[Collected data]
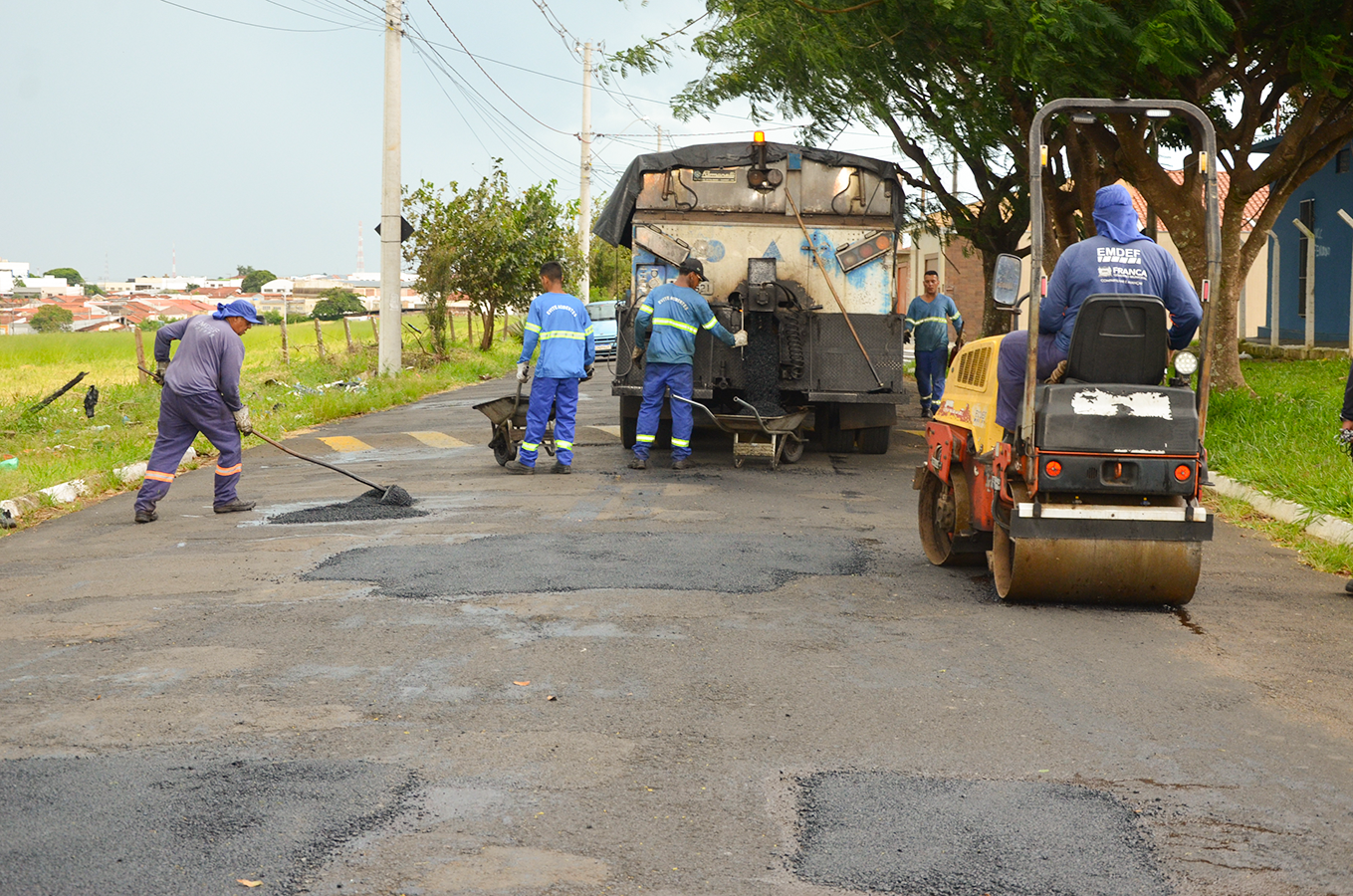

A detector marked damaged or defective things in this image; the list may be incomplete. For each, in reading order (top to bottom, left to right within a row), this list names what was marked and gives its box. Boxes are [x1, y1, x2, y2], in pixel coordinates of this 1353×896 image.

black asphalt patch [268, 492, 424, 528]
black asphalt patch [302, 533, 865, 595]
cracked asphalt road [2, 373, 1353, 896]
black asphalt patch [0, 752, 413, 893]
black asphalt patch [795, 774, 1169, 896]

● **What you should do**: Format the non-blank lines of the listing as a Markdown table with the columns "Row" and "Line", leaving out the picture.

● **Answer to the task**:
| Row | Line |
|---|---|
| 1 | A detector marked damaged or defective things in this image; the list may be incomplete. For each, in reading order (top to bottom, left to right within a row), this list names what was marked and gives its box. Boxes are [x1, y1, x2, y2], in pixel coordinates of this 1353×896 image. |
| 2 | black asphalt patch [268, 492, 424, 528] |
| 3 | black asphalt patch [302, 533, 865, 595] |
| 4 | cracked asphalt road [2, 373, 1353, 896] |
| 5 | black asphalt patch [0, 752, 413, 893] |
| 6 | black asphalt patch [795, 774, 1169, 896] |